Binary cache - thoughts

OtherBookmarks · May 6, 2024, 5:10pm

There was a discussion about a P2P binary cache for nix. From what I’m understanding there are two components when searching for a binary package

A request to centralised server to get the hash of the package using the .drv derivation hash
Content-addressed request to the p2p service either in-process or using an external binary

In order to have a P2P binary cache one would thus need

build server(s) to
- build derivations
- hash their output
substituter to store mapping between derivation input and derivation output
optionally storage to store the derivation output
a nix binary that know how to communicate with a P2P binary cache

A possible collab with Lix was brought up and with their help, one could possibly get this into lix faster than anybody ever could get it merged into nix.

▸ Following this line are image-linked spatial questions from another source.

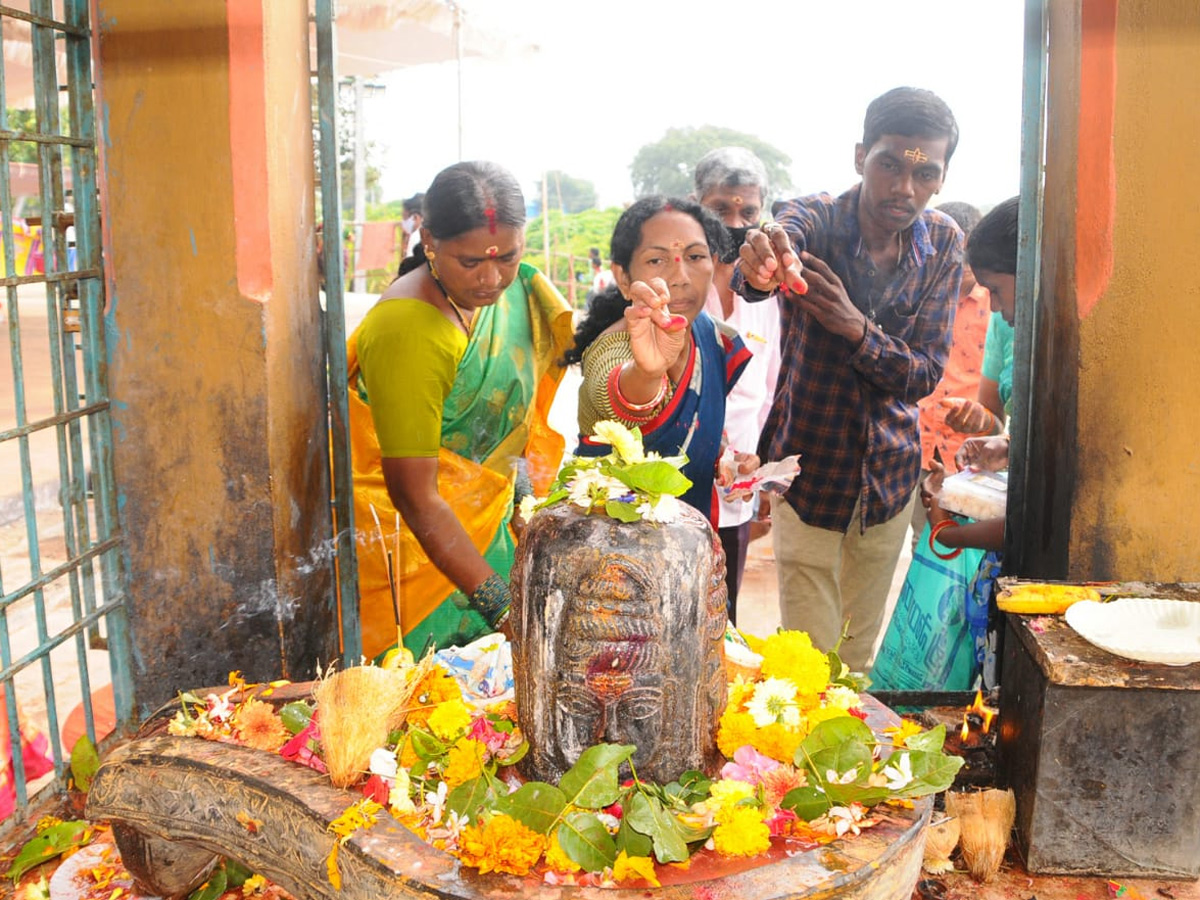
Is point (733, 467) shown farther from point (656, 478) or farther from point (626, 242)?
point (656, 478)

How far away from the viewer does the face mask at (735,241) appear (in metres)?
3.94

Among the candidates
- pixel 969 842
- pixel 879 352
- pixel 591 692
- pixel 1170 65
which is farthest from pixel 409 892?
pixel 1170 65

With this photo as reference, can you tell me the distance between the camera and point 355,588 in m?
3.62

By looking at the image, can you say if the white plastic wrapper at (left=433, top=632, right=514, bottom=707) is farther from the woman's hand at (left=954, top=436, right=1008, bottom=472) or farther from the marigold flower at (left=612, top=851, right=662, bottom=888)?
the woman's hand at (left=954, top=436, right=1008, bottom=472)

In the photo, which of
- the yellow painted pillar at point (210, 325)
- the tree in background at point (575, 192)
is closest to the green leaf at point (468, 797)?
the yellow painted pillar at point (210, 325)

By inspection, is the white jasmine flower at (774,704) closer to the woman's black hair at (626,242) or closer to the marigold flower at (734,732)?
the marigold flower at (734,732)

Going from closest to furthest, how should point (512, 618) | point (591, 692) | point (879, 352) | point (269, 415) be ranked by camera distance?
point (591, 692) → point (512, 618) → point (269, 415) → point (879, 352)

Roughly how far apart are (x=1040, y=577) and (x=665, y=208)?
5.54 feet

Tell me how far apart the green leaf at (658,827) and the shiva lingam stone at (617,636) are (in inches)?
6.2

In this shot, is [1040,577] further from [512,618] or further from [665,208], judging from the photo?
[512,618]

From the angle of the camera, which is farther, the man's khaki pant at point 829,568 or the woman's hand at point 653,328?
the man's khaki pant at point 829,568

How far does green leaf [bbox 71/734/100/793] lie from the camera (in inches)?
118

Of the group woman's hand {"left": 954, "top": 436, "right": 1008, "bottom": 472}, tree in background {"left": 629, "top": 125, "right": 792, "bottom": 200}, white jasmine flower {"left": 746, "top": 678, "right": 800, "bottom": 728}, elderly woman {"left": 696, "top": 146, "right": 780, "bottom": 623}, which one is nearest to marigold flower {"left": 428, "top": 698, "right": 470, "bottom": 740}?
white jasmine flower {"left": 746, "top": 678, "right": 800, "bottom": 728}

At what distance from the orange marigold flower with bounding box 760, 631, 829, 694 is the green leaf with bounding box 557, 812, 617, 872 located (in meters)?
0.65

Since it’s P2P, I think there are two options for the build servers:

centralised build servers aka one source of trust →
- first of public derivation output is served by central storage
- copies of derivation output are then served by replicators (people willing to serve the binaries)
centralised build orchestrator →
- derivations are built by trusted, participating nodes
- drv output hash is sent back to orchestrator and stored in substituter with some consensus algorithm (basically reproducible builds)
- participating nodes can also act as initial storage nodes or delegate to other storage nodes
- clients can immediately pull from distributed storage

The centralised build servers are probably the most expensive, but “easiest” to implement. The centralised build orchestrator might be new territory, but could be the highest possible reduction of code and allow relying 10s, 100s, or even 1000s of community build nodes + storage nodes. This is the rosy future I dream of - no more direct AWS, GCP, or Azure: JaBOCN - Just a Bunch Of Community Nodes.